08/10/2020 | Yazar: Yıldız Tar

Kaos GL’nin 2013’ten 2019’a homofobi ve transfobi temelli nefret suçları raporlarını incelemeye ne dersiniz?

2013’ten bugüne homofobi ve transfobi temelli nefret suçları Kaos GL - LGBTİ+ Haber Portalı

Kaos GL Derneği’nin internet sitesi kaosgldernegi.org yenilendi. Yeni internet sitesinde derneğin tüm yayınları E-Kütüphane bölümünde yer alıyor. Yayınlar türüne ve ilgili programa göre tasnif edildi.

Dernek sitesinin yenilenmesinin ardından Kaos GL’nin yayınlarından seçkileri KaosGL.org okurlarıyla paylaşıyoruz.

Bugün nefret suçları raporlarındayız. Kaos GL 2013 yılından beri Avrupa Güvenlik ve İşbirliği Teşkilatı standartlarında nefret suçları araştırması yapıyor. Araştırma sonuçlarını senelik raporlar halinde yayınlıyor.

Zaman tünelinde bir yolculuğa hazır mısınız?

2013: Cinsel yönelim veya cinsiyet kimliği temelli nefret suçları tanınmıyor

Kaos GL Derneği, homofobi ve transfobi temelli nefret suçları kaydedilmediği, yasa ve mevzuatta tanınmadığı için nefret suçlarının boyutlarını ortaya koymak amacıyla 2013 yılında bir araştırmaya başladı. Türkiye’de alandaki tek araştırma olan bu çalışma hâlâ senelik olarak devam ediyor.

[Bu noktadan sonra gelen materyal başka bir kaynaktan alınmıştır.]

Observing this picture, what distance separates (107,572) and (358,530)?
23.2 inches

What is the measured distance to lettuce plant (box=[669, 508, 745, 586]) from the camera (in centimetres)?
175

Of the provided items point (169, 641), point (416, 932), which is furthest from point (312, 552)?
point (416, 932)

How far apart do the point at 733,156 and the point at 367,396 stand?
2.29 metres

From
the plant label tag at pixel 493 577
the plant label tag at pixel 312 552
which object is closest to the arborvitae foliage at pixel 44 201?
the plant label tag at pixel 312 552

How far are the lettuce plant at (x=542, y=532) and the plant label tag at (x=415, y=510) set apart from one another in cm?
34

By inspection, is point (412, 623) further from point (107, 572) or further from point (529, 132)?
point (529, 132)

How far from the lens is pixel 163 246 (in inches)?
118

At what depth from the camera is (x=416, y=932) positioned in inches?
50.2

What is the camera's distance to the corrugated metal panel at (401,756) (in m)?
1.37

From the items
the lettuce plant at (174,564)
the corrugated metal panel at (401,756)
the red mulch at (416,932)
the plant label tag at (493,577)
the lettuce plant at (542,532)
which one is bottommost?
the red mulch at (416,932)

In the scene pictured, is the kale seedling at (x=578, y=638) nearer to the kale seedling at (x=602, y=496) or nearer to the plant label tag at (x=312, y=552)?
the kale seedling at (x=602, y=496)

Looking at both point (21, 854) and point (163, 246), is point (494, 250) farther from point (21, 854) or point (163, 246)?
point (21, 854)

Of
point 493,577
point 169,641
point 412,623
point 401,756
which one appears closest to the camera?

Araştırmanın raporlarında “cinayet veya cinayete teşebbüs”, “aşırı fiziksel şiddet”, “saldırı”, “mülke zarar” gibi alt başlıklarda vakalar sıralanıyor. İlk araştırma raporunda nefret suçlarının güncel durumu ise şöyle özetleniyor:

“Türkiye’de sıklıkla işlenmesine rağmen “cinsel yönelim veya cinsiyet kimliği temelli nefret suçlarının” tanınmaması, bunlara karşı koruma sağlanmaması ve bunların belgelenmesi için gereken yasal-siyasi diğer tedbirlerin bulunmaması bu oldukça nadir uygulanan mevzuattaki başlıca eksikliklerdendir. Bu eksikliklere dikkat çekilmesi ve bunların insan hakları kriterleri açısından eleştirilmesi gerekir. Hak sahiplerinin, mağdurların ve olası mağdurların hukuki kişiliği tanınmalı, devletin olumlu eylemleri ve etkili çözümleri ile etkin şekilde merkeze konulmalı, korunmalı ve güçlendirilmelidir. Kamu kurumları sistematik şekilde veri toplamalı ve bunları analiz etmelidir. Devlet; özel sektörle, sivil toplumla, medyayla ve akademiyle işbirliği içerisinde siyasi ve kültürel programlar taahhüt etmelidir. Söz konusu programların sürekli ve bütünlüklü olması sosyal-politik sebeplerden kaynaklanan ihlallerle mücadelede başarı elde edilmesi adına büyük önem taşır. Öte yandan, belirtmek gerekir ki Türkiye farklı toplumsal arkaplanlara sahip bütün hak sahiplerinin Devlet tarafından eşit biçimde tanındığı ve dolayısıyla eşit biçimde korunduğu çoğulcu ve katılımcı bir demokrasi olmaktan hâlâ uzaktır. Gelişmiş nefret suçları ve ayrımcılıkla mücadele mevzuatının bulunmamasına ek olarak; kamu yetkililerinin sistematik görev ihmalleri, bilgi eksikliği ve olayların gözlemlenmesindeki yetersizlikler büyük endişeler yaratmaya devam etmektedir. Cinsel yönelim veya cinsiyet kimliği gibi, genel anlamıyla nefret suçu kavramı da yargı sistemince ve kolluk kuvvetlerince yeteri ölçüde bilinmemekte veya anlaşılmamaktadır. Bu yüzden de Türkiye Cumhuriyeti’nin her sene hangi temeller üzerinden bu olayları gözlemlediği, tanımladığı, bu olaylara dair verileri topladığı ve Birleşmiş Milletler ya da AGİT gibi hükümetlerarası organizasyonlara rapor ettiği bir soru işaretidir.”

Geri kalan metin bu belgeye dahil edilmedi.